Each pool tree has the default_parent_pool attribute, which specifies the default pool. This pool is used as follows: if the pool was not specified for the tree or for all trees in the operation settings, a temporary ephemeral pool will be created in the tree with the name of the user in YTsaurus who started the operation. The pools form a hierarchy //sys/pool_trees/<tree_id>/<default_parent_pool>/<username> in the end node of which the operation will be run.

Example of the setting for running an operation in two trees with indication of the pool in one of them:

pool_trees = [physical; cloud];
scheduling_options_per_pool_tree = {
    physical = {
        pool = cool_pool;
    }
}

Job scheduling process

Each operation consists of a set of jobs. A job is doing some useful work with data on one of the cluster nodes. A job is a scheduling unit.

Job scheduling takes place on each cluster node separately:

  1. The cluster node sends a special message (heartbeat) to the scheduler, indicating the type and amount of available resources, information about the completed and currently running jobs.
  2. In response to the message, the scheduler decides whether to start new jobs on the cluster node or abort those in progress. Scheduling takes place in the tree to which the cluster node belongs. Preemption is also possible: aborting already running jobs of any operation if it received an amount of resources that is more than guaranteed.
  3. All aborted jobs will later be restarted.

To understand which jobs should be started and which should be aborted on a particular cluster node, the scheduler analyzes the pool tree. Each pool in the tree has a number of characteristics that enable the scheduler to understand whether a given subtree needs to start new jobs, and, if it does, how much this subpool needs it. According to the pool characteristics, the scheduler goes down the tree from top to bottom until it reaches a leaf. After reaching the leaf, the scheduler suggests that the operation should start the job. The scheduler makes such bypasses as long as there are unscheduled jobs and the cluster node resources are not exhausted.

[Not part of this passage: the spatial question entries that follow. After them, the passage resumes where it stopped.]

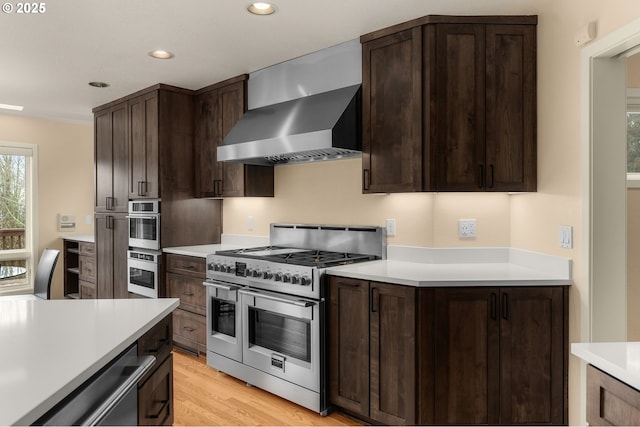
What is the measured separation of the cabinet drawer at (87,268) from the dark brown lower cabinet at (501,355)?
4.33 meters

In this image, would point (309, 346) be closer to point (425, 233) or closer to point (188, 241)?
point (425, 233)

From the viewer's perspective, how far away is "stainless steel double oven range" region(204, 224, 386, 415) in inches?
110

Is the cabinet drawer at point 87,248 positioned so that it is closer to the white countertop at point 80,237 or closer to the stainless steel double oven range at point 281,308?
the white countertop at point 80,237

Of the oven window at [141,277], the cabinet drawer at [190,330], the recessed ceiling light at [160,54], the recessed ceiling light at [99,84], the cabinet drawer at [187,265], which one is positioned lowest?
the cabinet drawer at [190,330]

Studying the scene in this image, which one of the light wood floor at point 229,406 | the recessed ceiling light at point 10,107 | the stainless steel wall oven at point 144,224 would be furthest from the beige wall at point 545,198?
the recessed ceiling light at point 10,107

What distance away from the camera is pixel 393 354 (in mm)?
2527

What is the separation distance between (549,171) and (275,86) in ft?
7.04

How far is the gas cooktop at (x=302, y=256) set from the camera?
115 inches

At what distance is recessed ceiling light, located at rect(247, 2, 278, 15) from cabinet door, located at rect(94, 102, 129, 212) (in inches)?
97.3

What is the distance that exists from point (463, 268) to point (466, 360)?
0.59 meters

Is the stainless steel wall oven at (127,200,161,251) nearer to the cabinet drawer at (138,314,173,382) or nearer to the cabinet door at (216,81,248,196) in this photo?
the cabinet door at (216,81,248,196)

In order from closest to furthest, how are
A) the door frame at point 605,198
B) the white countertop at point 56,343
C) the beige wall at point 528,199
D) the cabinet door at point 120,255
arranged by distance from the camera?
the white countertop at point 56,343, the door frame at point 605,198, the beige wall at point 528,199, the cabinet door at point 120,255

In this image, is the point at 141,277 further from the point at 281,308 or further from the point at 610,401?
the point at 610,401

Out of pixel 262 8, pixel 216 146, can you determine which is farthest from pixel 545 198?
pixel 216 146
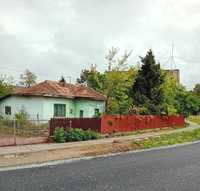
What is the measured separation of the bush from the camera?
20.2m

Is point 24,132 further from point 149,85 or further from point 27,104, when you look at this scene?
point 149,85

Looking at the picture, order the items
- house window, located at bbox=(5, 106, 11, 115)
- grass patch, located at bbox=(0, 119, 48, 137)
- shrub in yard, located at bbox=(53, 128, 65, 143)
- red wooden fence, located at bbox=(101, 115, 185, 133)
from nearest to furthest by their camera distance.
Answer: shrub in yard, located at bbox=(53, 128, 65, 143), grass patch, located at bbox=(0, 119, 48, 137), red wooden fence, located at bbox=(101, 115, 185, 133), house window, located at bbox=(5, 106, 11, 115)

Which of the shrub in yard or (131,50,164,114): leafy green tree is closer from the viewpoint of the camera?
the shrub in yard

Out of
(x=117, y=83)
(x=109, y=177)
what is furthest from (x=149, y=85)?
(x=109, y=177)

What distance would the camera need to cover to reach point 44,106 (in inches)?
1286

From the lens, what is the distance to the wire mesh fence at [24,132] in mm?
19194

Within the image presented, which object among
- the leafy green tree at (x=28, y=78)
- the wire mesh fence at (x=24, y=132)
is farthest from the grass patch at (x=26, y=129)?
the leafy green tree at (x=28, y=78)

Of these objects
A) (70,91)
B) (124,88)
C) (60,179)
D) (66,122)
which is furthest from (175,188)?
(124,88)

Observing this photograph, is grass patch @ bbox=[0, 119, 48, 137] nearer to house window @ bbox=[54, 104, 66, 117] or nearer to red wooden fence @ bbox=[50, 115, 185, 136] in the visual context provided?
red wooden fence @ bbox=[50, 115, 185, 136]

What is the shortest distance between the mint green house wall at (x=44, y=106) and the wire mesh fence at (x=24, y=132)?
20.2ft

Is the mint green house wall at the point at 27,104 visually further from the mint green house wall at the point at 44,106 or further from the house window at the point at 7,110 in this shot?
the house window at the point at 7,110

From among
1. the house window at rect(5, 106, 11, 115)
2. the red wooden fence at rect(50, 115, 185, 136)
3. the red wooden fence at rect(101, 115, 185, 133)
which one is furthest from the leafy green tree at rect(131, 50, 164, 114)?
the house window at rect(5, 106, 11, 115)

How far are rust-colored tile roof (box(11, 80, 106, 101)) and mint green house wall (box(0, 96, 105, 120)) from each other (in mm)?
562

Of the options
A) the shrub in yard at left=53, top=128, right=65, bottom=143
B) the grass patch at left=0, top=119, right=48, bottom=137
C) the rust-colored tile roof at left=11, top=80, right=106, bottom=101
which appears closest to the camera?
the shrub in yard at left=53, top=128, right=65, bottom=143
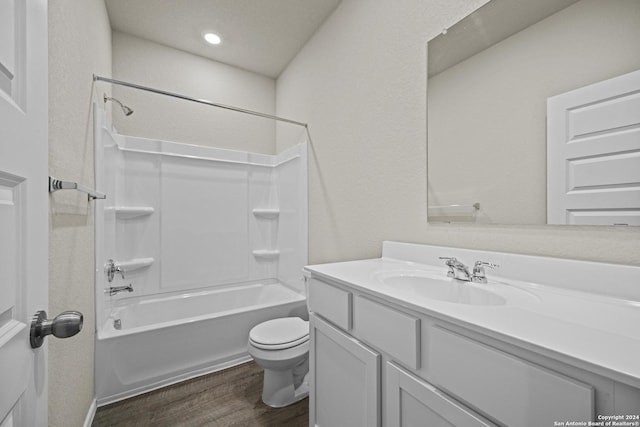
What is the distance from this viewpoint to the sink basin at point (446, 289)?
97 cm

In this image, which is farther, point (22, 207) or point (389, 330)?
point (389, 330)

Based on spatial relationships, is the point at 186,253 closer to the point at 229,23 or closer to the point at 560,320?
the point at 229,23

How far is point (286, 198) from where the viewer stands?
2.76 m

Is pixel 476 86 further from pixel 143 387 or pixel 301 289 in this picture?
pixel 143 387

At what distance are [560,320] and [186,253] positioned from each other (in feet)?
8.64

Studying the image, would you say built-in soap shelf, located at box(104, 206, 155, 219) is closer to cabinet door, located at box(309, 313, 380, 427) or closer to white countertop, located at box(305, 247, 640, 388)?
cabinet door, located at box(309, 313, 380, 427)

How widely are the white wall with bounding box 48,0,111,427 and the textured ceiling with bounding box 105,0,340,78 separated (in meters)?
0.63

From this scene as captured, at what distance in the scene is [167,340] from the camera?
180cm

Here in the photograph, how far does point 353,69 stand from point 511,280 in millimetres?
1593

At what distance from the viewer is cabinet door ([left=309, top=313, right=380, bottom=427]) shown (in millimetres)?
934

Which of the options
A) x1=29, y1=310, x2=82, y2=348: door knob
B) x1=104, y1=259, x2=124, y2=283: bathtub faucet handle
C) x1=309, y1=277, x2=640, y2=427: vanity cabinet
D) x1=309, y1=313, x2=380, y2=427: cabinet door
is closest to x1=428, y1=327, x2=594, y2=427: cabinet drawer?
x1=309, y1=277, x2=640, y2=427: vanity cabinet

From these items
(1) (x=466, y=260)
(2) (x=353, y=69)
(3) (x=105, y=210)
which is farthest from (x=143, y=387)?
(2) (x=353, y=69)

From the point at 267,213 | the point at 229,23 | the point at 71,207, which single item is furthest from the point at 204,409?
the point at 229,23

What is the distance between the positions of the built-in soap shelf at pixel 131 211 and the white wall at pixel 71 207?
0.73m
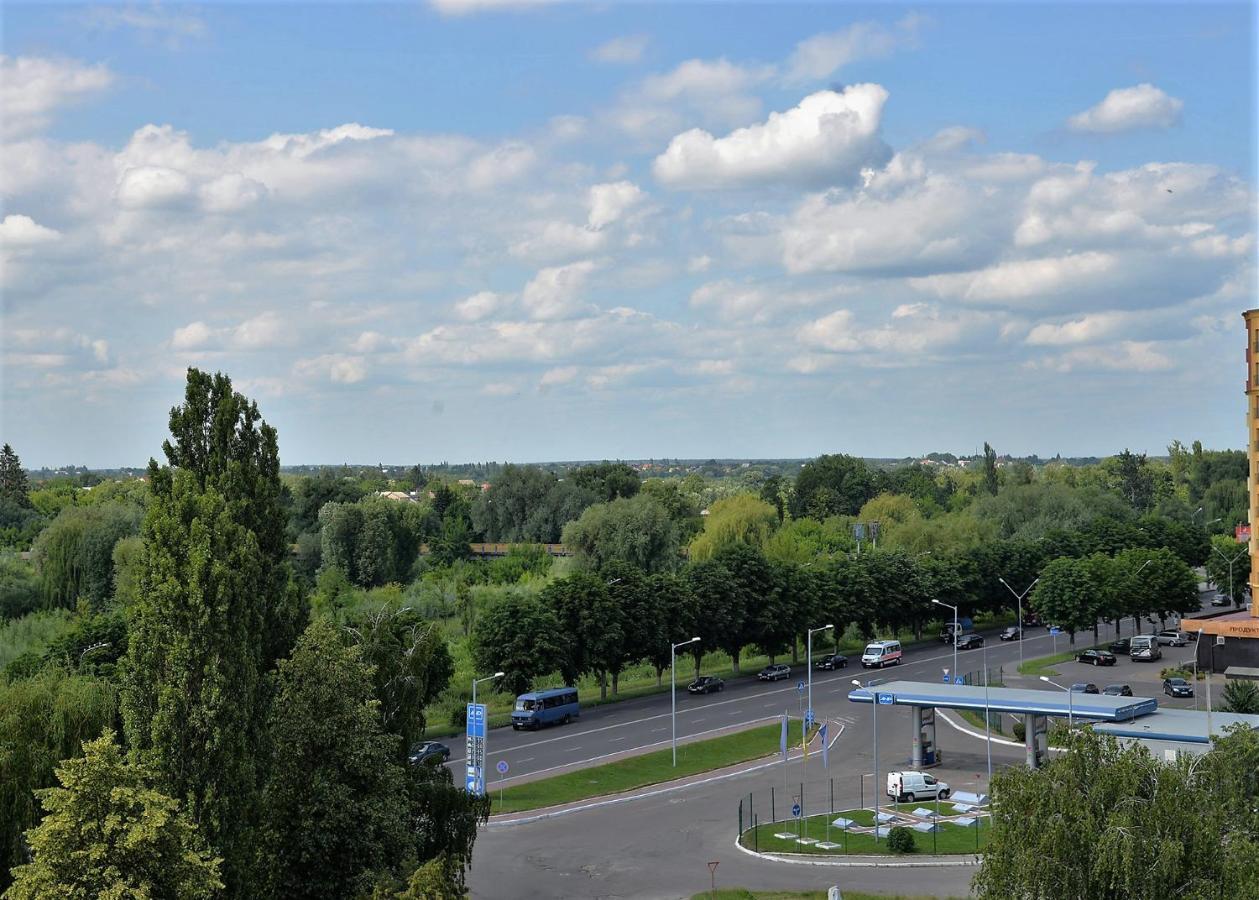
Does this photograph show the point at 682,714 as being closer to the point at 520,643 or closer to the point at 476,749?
the point at 520,643

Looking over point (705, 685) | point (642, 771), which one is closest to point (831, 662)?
point (705, 685)

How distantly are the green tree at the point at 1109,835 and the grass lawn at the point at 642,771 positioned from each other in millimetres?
28065

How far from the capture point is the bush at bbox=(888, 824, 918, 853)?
45.6 metres

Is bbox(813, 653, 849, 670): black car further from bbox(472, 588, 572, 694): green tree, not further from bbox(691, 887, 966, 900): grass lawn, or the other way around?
bbox(691, 887, 966, 900): grass lawn

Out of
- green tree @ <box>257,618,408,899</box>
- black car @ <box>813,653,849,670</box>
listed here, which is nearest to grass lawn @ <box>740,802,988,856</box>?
green tree @ <box>257,618,408,899</box>

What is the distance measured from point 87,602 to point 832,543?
82.7 m

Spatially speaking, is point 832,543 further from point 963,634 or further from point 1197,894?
point 1197,894

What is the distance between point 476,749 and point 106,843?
2337 cm

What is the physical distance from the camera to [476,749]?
47281mm

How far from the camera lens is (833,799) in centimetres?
5500

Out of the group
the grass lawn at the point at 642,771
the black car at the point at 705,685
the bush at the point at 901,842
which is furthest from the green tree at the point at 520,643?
the bush at the point at 901,842

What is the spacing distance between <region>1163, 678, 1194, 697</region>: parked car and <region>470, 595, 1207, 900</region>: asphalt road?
135cm

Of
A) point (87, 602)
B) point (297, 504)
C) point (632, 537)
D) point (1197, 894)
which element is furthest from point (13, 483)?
point (1197, 894)

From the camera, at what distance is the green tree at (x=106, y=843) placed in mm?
24359
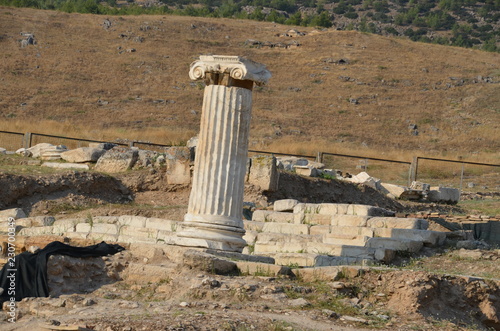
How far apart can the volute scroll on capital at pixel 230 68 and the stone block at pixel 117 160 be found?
9591 millimetres

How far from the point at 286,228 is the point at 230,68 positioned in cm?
402

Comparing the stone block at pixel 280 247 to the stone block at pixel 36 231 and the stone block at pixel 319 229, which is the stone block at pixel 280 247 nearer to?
the stone block at pixel 319 229

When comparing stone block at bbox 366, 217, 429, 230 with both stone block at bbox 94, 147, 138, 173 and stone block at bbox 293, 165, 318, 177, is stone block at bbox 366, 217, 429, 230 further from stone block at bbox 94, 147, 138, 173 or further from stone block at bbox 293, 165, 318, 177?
stone block at bbox 94, 147, 138, 173

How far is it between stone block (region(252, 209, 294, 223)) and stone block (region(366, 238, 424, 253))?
2.70m

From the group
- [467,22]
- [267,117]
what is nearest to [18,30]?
[267,117]

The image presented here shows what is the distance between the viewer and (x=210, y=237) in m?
11.5

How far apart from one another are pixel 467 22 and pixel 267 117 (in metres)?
67.4

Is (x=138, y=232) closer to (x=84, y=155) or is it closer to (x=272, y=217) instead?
(x=272, y=217)

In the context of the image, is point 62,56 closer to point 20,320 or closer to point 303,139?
point 303,139

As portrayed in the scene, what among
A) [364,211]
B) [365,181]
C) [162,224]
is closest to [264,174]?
[365,181]

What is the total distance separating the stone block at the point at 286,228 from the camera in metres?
14.9

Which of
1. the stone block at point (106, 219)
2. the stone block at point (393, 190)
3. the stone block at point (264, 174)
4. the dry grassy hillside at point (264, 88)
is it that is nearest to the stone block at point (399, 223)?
the stone block at point (106, 219)

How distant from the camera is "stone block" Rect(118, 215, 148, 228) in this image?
1497cm

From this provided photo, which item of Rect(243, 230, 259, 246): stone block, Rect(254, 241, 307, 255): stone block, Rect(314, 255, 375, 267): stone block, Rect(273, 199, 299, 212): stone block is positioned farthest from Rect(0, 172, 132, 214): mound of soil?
Rect(314, 255, 375, 267): stone block
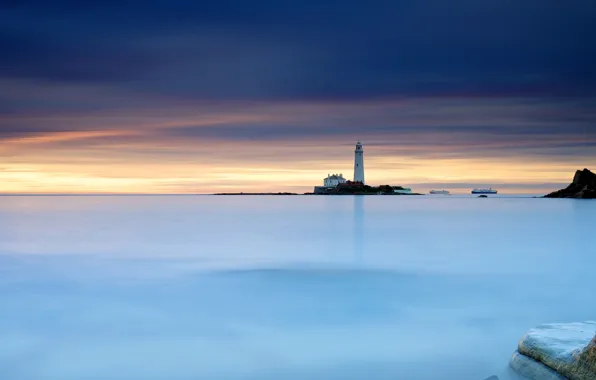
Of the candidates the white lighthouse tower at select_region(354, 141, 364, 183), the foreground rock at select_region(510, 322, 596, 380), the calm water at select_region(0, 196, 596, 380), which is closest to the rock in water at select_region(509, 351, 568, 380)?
the foreground rock at select_region(510, 322, 596, 380)

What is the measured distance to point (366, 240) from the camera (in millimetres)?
26250

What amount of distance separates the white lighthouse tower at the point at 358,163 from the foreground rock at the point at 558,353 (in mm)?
107294

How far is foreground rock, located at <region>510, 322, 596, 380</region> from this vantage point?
5166mm

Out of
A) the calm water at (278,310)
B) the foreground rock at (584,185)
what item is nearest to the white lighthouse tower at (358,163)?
the foreground rock at (584,185)

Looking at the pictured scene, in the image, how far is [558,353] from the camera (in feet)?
18.5

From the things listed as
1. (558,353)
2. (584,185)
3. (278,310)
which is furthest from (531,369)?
(584,185)

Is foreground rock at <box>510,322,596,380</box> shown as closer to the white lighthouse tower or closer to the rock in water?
the rock in water

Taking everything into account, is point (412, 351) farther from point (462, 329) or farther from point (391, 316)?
point (391, 316)

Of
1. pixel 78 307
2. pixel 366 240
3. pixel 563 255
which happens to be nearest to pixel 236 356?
pixel 78 307

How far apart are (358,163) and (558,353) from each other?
11437 centimetres

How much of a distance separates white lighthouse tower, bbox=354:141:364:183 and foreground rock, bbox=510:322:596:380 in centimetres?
10729

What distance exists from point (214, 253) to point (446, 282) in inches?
357

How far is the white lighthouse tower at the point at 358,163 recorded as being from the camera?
115m

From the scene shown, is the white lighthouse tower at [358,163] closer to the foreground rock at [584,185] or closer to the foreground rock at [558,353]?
the foreground rock at [584,185]
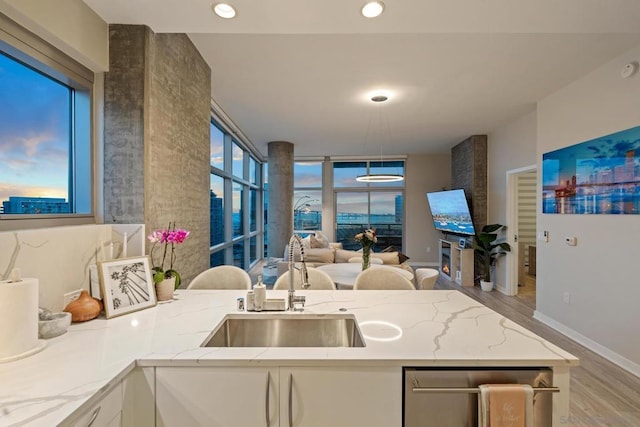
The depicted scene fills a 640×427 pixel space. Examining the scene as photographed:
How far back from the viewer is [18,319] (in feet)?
3.46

There may be operations to which the scheduler allocated less resources than it was obliged to guarantee. Such operations are called "starving" in the system. When the scheduler detects a starving operation, it selects the job with the minimum running time of the non-starving operation on the same cluster node and aborts it.

Note

The operation and pool characteristics considered during scheduling are global and do not depend on a particular cluster node. For example, an important characteristic is the share of cluster resources that are already taken up by running operation jobs (usage_ratio). (usage_ratio).